Defined by formula (1), they also satisfy formula (2).

We know how to directly sample the bottom layer conditional on other layers using the formula above; but to perform inference, we also need the conditional distribution of the output given the input.

Finally, we emphasize that while the kth layer of the Deep Boltzmann Machine depends on the k+1 and k-1 layers, in the Deep Belief Network, if we only condition on the k+1 layer, we can accurately generate the kth layer (without conditioning on other layers).

Lesson Plan

In this course, our main topics of discussion are:

  • Depth of expression
  • Computational issues
  • Simple and analyzable generative model

The first topic emphasizes the expressiveness of neural networks: what types of functions can be approximated by the network? The papers we plan to discuss are:

  • Cybenko, “Approximation of additive activation functions” (89).
  • Hornik, “Approximation Power of Multilayer Feedforward Networks” (91).
  • Telgarsky's "The Representational Advantage of Deep Forward Networks" (15).
  • Safran and Shamir, "Deep Disentangling of ReLU Networks" (16).
  • Cohen, Or, and Shashua, “On the expressiveness of deep learning: A tensor analysis” (15).

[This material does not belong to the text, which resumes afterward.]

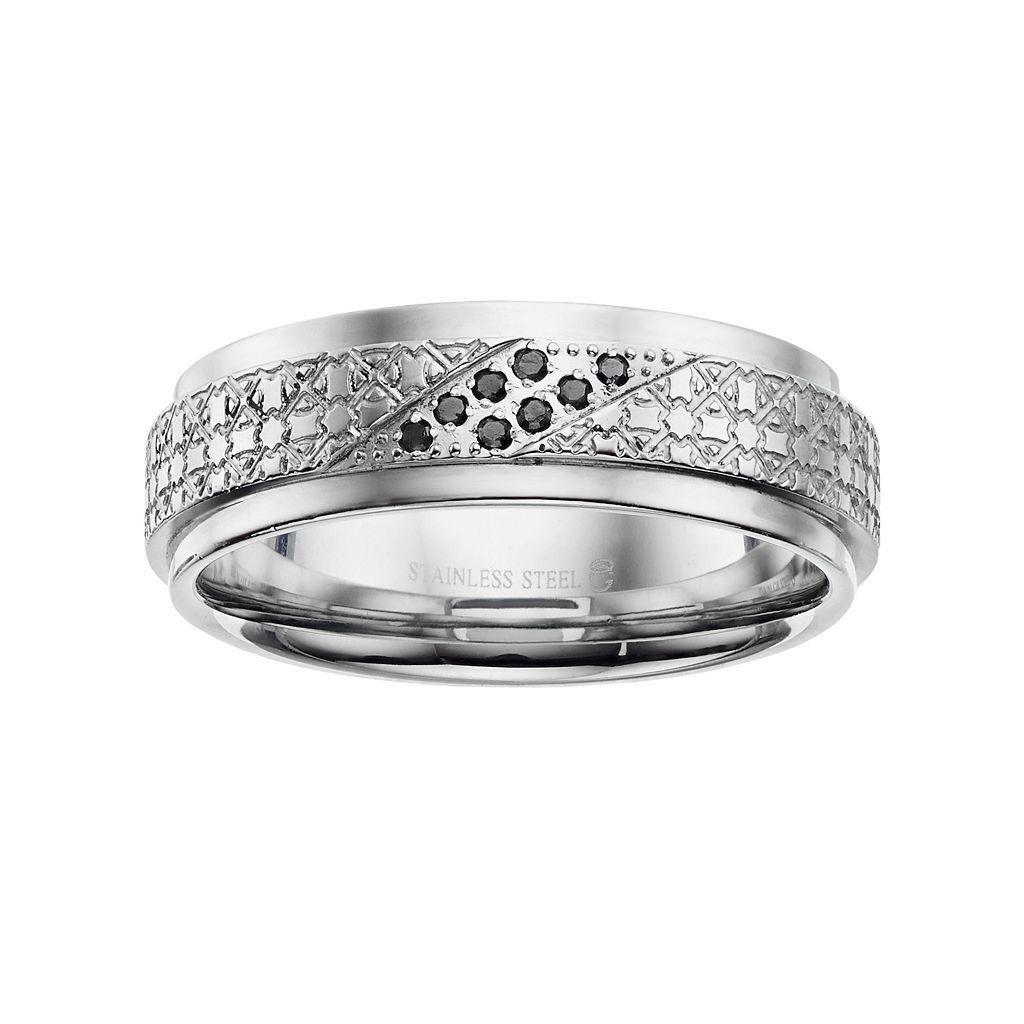 Men's Stainless Steel Black Diamond Accent Textured Ring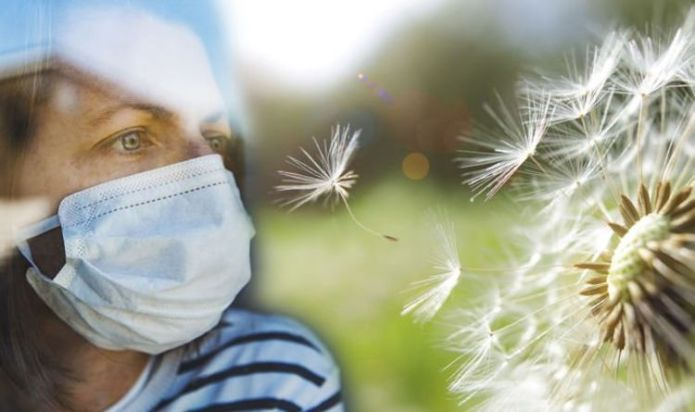 Covid UK latest: Exposure to pollen could increase a person's risk of developing COVID-19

The first two papers (which we will discuss in detail later in the course) demonstrate the idea that you can express anything with just a single layer. However, the next few papers show that this single layer must be very wide, which we will show later in the course.

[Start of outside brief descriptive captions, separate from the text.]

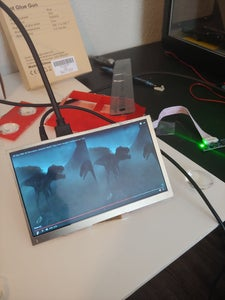 Testing the Screen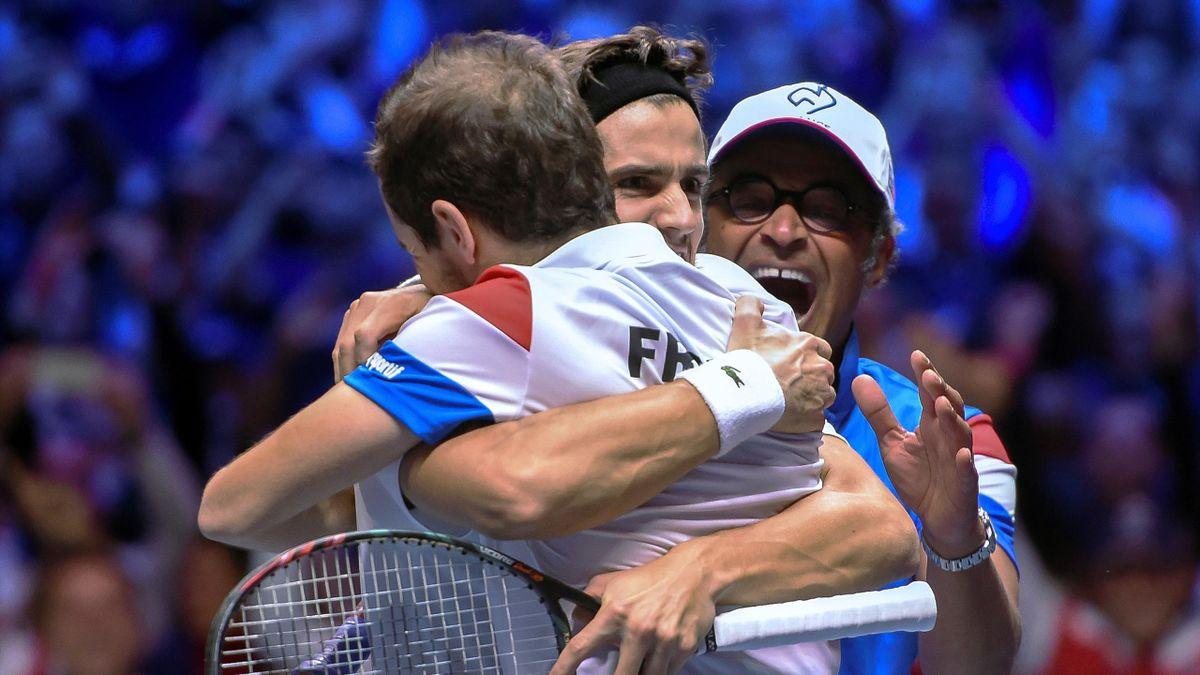 Gasquet Herbert Noah - France 2017 Coupe Davis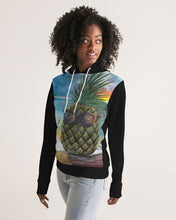 Load image into Gallery viewer, Pineapple Daze Women's Hoodie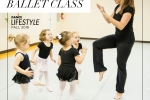 Kim Black Dance Teacher of the Year 2018 1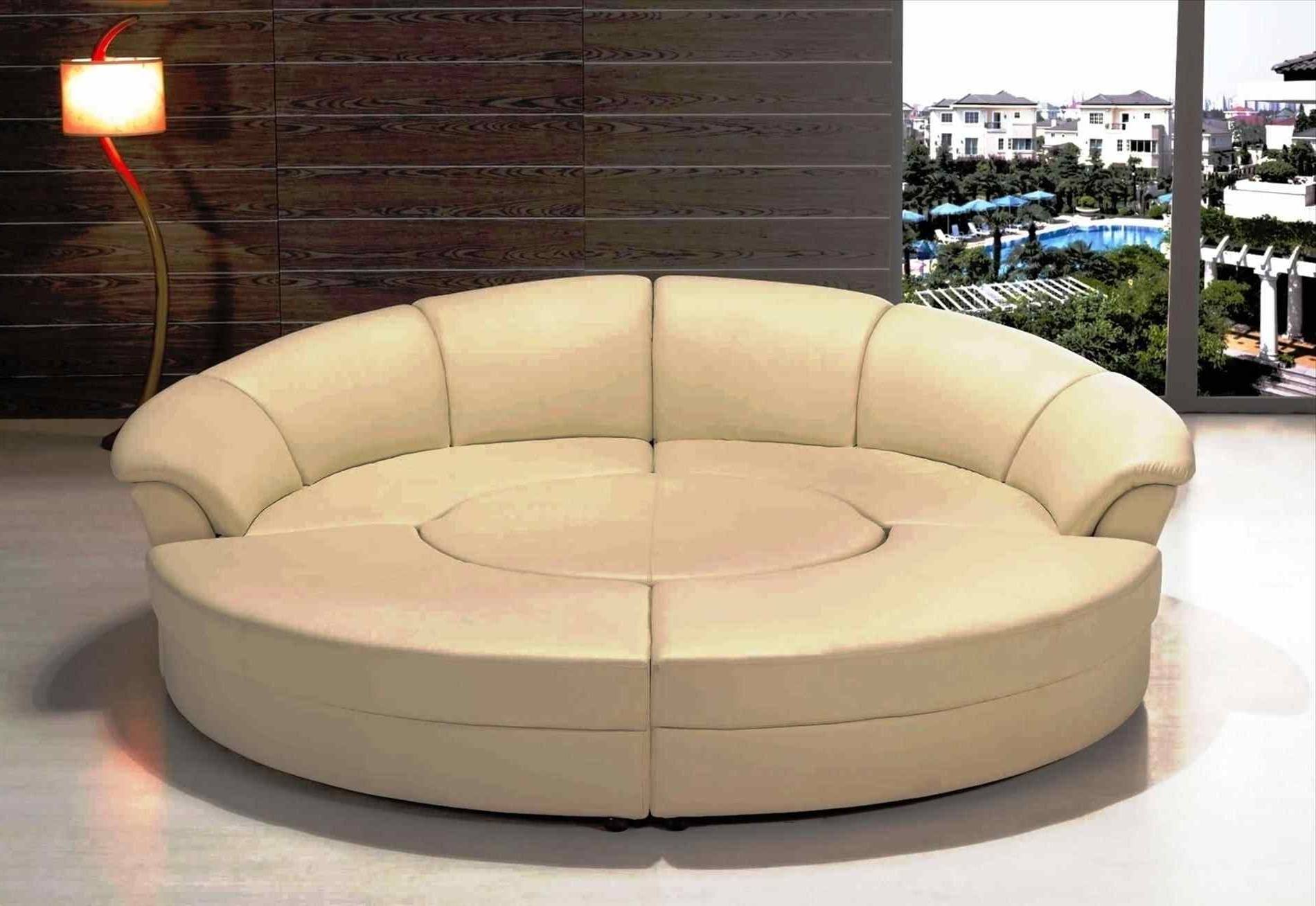 Circle Sofas Intended For Fashionable Couch : Furniture Circle Couch Manstad Sofa Bed For Cozy Living (View 7 of 20)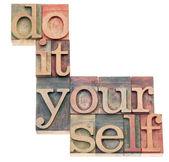 Hágalo usted mismo — Foto de Stock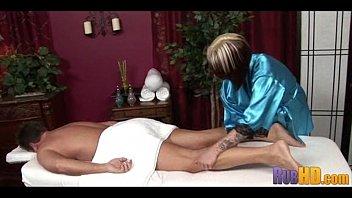 Fantasy Massage 01916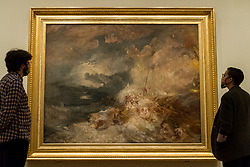 """© Licensed to London News Pictures. 26/10/2020. LONDON, UK. """"A Disaster at Sea"""", 1835, by JMW Turner. Preview of """"Turner's Modern World"""", a new landmark exhibition of over 150 works exhibition by JMW Turner at Tate Britain, 28 October to 7 March 2021.  Photo credit: Stephen Chung/LNP"""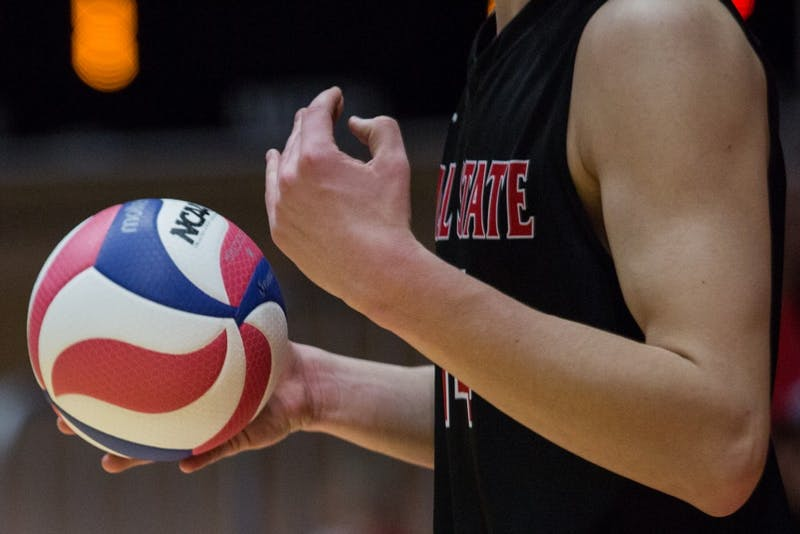 Ball State beat Ohio State on senior night 3-2 in John E. Worthen Arena April 7.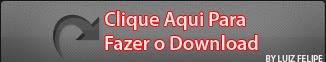 http://www.suamusica.com.br/JeHGoianiaGOJulho2016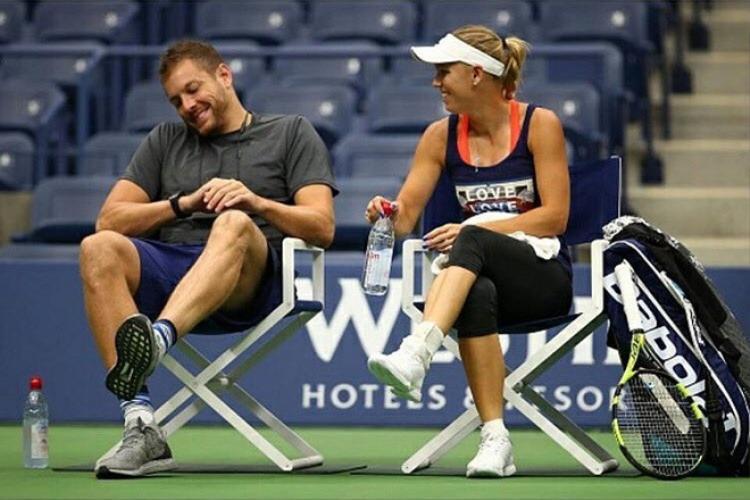 David Lee luôn cố gắng ở bên Wozniacki, kể cả khi cô tập luyện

Regarding the second topic, what we discuss in this course regarding complexity results might include:

  • Livni, Shalev Schwartz, and Shamir, “On the computational efficiency of training neural networks” (14).
  • Danieli and Shalev-Schwartz, “Complexity-theoretic limits on learning DNF” (16).
  • Shamir, “Distribution-Specific Complexity of Learning Neural Networks” (16).

In terms of algorithms:

  • Janzamin, Sedghi, and Anandkumar, “Efficient training of neural networks using tensor methods” (16).
  • Hardt, Recht, and Singer, “Faster training, better generalization” (16).
  • Finally, the papers we will read on generative models will include:
  • Arora et al. (2014) "Learning Provable Constraints on Some Deep Representations".
  • Mossel (2016) "Deep Learning and Generative Hierarchical Models".

Today we will start looking at the first two papers on the first topic: those by Cybenko and Hornik.

Cybenko and Hornik's theory

In his 1989 paper, Cybenko proved the following:

[Cybenko (89)] Let σ be a continuous function with limits limt→–∞σ(t)=0 and limt→+∞σ(t)=1. (For example, σ can be an activation function with σ(t)=1/(1+e−t)) Then, the family of functions of the form f(x)=∑αjσ(wTjx+bj) is dense in Cn([0,1]).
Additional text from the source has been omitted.